— Source records —
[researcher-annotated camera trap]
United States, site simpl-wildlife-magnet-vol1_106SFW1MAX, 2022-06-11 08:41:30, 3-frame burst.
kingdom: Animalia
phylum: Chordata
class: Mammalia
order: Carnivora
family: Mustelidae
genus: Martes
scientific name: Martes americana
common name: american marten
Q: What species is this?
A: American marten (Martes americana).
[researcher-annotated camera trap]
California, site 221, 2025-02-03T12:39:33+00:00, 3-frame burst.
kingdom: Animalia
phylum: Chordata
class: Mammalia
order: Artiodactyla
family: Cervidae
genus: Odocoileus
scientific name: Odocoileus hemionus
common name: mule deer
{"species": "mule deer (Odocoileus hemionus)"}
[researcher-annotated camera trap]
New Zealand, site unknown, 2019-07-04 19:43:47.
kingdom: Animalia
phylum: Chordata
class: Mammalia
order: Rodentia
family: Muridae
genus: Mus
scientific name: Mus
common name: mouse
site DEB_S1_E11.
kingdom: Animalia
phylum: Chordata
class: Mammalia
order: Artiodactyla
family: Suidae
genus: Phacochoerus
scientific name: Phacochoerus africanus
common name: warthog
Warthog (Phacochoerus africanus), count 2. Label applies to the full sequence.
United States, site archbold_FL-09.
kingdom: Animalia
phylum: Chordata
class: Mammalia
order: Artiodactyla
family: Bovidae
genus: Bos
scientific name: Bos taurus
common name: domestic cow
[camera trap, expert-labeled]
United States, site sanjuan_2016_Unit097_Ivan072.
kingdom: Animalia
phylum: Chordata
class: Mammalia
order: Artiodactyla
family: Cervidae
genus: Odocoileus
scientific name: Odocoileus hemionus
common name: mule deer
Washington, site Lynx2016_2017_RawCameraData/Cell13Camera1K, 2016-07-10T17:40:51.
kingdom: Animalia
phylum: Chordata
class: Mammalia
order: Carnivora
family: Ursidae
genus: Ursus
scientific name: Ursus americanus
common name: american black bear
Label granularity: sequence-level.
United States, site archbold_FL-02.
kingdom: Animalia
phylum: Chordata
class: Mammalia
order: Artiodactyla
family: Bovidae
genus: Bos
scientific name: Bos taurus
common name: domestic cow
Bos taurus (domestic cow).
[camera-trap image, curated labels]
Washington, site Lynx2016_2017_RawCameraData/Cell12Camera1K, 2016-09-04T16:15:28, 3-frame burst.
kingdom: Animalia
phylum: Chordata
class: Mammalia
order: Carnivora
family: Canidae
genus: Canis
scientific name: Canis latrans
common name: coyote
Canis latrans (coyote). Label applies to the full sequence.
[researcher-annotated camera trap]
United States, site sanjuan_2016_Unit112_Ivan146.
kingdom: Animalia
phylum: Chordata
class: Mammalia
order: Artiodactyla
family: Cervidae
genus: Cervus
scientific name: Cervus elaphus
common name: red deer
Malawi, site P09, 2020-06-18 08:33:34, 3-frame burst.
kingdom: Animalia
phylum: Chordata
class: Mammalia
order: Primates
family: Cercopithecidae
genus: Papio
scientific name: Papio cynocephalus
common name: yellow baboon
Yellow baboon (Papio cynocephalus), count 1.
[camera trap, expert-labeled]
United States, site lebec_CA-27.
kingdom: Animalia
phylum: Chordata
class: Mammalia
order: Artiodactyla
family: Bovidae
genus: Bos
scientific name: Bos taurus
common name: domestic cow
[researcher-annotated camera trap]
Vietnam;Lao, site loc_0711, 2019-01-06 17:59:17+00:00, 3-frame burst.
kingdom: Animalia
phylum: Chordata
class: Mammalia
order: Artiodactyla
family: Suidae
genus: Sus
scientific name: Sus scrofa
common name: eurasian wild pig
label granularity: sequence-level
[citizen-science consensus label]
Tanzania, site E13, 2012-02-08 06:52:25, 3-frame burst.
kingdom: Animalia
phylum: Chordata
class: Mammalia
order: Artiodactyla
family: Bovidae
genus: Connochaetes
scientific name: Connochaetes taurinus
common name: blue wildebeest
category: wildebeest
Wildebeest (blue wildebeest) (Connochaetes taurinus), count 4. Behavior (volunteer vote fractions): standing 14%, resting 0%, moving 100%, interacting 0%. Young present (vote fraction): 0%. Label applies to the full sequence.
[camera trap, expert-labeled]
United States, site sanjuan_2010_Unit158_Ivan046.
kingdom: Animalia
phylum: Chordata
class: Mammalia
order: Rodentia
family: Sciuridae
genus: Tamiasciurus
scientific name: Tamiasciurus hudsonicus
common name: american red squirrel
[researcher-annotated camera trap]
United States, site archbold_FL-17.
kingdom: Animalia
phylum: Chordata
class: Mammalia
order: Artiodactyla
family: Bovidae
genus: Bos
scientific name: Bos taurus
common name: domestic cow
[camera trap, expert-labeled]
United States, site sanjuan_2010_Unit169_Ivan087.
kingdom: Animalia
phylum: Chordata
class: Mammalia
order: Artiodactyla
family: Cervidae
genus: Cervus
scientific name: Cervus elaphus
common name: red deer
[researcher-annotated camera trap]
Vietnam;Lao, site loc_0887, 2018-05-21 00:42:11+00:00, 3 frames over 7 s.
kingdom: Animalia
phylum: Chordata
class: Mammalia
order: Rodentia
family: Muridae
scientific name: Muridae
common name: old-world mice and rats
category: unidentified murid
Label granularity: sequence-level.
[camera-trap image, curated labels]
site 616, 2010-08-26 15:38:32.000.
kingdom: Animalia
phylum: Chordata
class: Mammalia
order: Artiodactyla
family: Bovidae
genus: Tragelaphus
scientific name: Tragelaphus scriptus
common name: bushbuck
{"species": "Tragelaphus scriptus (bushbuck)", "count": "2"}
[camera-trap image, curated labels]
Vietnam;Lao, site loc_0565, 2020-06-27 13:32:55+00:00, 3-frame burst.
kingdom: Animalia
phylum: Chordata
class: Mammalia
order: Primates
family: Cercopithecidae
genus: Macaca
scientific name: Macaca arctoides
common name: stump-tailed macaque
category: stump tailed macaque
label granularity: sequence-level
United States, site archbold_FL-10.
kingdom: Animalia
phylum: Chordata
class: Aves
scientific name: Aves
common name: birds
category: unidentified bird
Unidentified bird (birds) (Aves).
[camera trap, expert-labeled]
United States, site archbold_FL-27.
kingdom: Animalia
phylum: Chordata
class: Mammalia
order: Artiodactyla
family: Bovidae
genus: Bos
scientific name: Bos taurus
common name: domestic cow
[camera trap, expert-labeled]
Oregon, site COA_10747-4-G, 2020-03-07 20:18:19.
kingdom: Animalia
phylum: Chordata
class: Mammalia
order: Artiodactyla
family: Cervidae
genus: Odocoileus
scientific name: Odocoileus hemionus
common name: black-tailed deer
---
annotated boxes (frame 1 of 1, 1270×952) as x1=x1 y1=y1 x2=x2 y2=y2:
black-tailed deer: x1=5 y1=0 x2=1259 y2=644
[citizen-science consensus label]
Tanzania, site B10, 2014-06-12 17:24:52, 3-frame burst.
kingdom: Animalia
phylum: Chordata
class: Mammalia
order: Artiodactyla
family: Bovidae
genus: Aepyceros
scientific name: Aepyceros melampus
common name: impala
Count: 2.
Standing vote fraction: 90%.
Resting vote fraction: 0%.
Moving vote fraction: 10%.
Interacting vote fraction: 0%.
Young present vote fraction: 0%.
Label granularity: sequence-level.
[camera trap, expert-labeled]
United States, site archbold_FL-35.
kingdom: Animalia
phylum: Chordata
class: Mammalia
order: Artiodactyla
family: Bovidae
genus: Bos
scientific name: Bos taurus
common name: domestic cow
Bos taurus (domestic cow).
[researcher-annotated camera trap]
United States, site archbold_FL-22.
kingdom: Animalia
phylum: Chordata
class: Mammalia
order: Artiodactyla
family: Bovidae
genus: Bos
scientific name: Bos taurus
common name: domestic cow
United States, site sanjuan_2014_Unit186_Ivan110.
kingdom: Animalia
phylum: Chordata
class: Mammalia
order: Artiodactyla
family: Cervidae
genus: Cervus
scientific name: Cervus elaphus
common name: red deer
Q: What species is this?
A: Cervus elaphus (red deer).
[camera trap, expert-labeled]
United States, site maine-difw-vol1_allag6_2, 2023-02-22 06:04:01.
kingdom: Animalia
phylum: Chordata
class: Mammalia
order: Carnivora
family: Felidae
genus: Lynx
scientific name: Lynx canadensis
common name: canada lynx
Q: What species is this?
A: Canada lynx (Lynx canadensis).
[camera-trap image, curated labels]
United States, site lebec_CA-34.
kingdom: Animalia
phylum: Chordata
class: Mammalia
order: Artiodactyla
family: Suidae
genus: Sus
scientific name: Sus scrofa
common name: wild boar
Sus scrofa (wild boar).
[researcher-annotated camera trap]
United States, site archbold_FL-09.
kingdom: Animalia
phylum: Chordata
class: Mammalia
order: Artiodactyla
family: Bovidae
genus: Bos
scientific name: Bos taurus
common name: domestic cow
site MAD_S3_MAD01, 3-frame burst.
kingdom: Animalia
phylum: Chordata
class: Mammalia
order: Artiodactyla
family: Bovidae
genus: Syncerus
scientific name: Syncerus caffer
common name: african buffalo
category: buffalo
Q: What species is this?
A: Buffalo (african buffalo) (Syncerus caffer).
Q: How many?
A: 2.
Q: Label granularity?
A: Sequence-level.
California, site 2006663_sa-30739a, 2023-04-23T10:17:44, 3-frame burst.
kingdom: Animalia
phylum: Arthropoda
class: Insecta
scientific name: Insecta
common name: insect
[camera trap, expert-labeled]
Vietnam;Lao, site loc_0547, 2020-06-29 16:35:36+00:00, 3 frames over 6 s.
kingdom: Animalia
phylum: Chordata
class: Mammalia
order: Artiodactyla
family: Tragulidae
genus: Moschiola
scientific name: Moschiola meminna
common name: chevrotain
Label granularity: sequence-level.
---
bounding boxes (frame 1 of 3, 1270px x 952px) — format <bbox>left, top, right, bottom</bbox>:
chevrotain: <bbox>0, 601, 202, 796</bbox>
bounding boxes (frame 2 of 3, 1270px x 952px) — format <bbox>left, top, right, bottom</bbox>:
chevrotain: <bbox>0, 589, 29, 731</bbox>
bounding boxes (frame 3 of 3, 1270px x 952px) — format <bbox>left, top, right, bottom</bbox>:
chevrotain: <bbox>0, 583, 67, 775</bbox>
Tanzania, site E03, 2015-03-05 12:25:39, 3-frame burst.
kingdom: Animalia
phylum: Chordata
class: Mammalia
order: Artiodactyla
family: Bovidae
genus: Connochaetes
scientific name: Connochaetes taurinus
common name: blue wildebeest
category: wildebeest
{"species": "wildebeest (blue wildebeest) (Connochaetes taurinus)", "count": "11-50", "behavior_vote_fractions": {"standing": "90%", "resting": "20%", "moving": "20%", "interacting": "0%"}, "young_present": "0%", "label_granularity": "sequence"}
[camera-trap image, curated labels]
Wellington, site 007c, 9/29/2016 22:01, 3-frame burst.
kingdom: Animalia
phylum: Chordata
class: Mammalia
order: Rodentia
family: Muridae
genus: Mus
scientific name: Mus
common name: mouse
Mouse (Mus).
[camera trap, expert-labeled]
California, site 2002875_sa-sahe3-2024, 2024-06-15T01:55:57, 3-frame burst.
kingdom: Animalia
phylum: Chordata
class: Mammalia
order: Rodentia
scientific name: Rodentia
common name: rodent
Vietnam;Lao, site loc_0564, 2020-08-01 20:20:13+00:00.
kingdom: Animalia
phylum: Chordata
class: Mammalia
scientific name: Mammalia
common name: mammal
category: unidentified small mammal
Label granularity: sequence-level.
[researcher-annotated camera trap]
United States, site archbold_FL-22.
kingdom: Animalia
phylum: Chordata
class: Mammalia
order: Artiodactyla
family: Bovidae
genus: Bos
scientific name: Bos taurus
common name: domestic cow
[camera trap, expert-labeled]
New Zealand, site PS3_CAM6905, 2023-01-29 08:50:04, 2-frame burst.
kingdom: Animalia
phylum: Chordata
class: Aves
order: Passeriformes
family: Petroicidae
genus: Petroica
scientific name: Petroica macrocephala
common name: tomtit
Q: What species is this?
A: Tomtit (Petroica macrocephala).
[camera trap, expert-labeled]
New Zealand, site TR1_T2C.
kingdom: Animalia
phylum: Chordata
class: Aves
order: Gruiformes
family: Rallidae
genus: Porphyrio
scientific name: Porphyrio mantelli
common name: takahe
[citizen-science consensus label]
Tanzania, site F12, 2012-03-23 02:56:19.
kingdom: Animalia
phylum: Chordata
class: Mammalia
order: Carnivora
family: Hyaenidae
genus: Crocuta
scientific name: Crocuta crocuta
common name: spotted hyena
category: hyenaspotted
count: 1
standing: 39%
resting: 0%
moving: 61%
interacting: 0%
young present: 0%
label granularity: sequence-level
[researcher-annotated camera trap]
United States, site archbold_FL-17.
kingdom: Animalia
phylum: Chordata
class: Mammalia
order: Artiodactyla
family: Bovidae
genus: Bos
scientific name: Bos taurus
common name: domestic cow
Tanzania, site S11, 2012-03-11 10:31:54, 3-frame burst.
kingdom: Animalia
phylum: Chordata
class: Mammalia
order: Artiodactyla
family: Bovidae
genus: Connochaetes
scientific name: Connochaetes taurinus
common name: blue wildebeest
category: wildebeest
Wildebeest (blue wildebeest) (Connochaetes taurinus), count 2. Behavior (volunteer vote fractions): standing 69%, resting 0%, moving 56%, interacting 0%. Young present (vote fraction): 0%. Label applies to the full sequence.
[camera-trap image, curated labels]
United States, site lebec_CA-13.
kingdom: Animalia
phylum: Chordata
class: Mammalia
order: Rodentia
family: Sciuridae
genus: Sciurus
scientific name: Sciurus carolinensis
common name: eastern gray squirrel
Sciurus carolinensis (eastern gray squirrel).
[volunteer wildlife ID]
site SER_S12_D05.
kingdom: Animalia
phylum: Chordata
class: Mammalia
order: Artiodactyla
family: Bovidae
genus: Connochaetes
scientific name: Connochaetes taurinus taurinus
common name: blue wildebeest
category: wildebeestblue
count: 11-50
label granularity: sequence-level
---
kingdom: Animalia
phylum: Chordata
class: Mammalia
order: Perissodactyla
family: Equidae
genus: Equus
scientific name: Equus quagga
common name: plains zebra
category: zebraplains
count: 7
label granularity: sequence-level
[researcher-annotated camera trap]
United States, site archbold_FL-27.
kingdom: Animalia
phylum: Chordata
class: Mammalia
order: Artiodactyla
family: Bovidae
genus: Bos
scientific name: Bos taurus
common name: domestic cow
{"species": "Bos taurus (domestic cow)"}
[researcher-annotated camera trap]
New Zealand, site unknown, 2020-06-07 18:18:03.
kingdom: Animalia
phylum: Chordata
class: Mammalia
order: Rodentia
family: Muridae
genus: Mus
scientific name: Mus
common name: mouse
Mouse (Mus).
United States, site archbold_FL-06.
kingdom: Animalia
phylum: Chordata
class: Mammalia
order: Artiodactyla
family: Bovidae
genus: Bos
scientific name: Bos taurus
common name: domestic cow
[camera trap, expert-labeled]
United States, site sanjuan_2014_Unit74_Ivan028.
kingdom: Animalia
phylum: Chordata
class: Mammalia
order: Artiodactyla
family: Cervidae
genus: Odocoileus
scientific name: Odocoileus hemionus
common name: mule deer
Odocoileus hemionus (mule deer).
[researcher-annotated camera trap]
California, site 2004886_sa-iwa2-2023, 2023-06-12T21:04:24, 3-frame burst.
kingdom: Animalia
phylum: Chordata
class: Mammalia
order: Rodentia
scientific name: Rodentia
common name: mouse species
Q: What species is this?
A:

— About this exercise —
Of the entries above, transcribe exactly those lines that fall between the line containing "Young present vote fraction: 0%." and the line containing "family: Felidae", together with those two lines.

— Response to this task —
Young present vote fraction: 0%.
Label granularity: sequence-level.
[camera trap, expert-labeled]
United States, site archbold_FL-35.
kingdom: Animalia
phylum: Chordata
class: Mammalia
order: Artiodactyla
family: Bovidae
genus: Bos
scientific name: Bos taurus
common name: domestic cow
Bos taurus (domestic cow).
[researcher-annotated camera trap]
United States, site archbold_FL-22.
kingdom: Animalia
phylum: Chordata
class: Mammalia
order: Artiodactyla
family: Bovidae
genus: Bos
scientific name: Bos taurus
common name: domestic cow
United States, site sanjuan_2014_Unit186_Ivan110.
kingdom: Animalia
phylum: Chordata
class: Mammalia
order: Artiodactyla
family: Cervidae
genus: Cervus
scientific name: Cervus elaphus
common name: red deer
Q: What species is this?
A: Cervus elaphus (red deer).
[camera trap, expert-labeled]
United States, site maine-difw-vol1_allag6_2, 2023-02-22 06:04:01.
kingdom: Animalia
phylum: Chordata
class: Mammalia
order: Carnivora
family: Felidae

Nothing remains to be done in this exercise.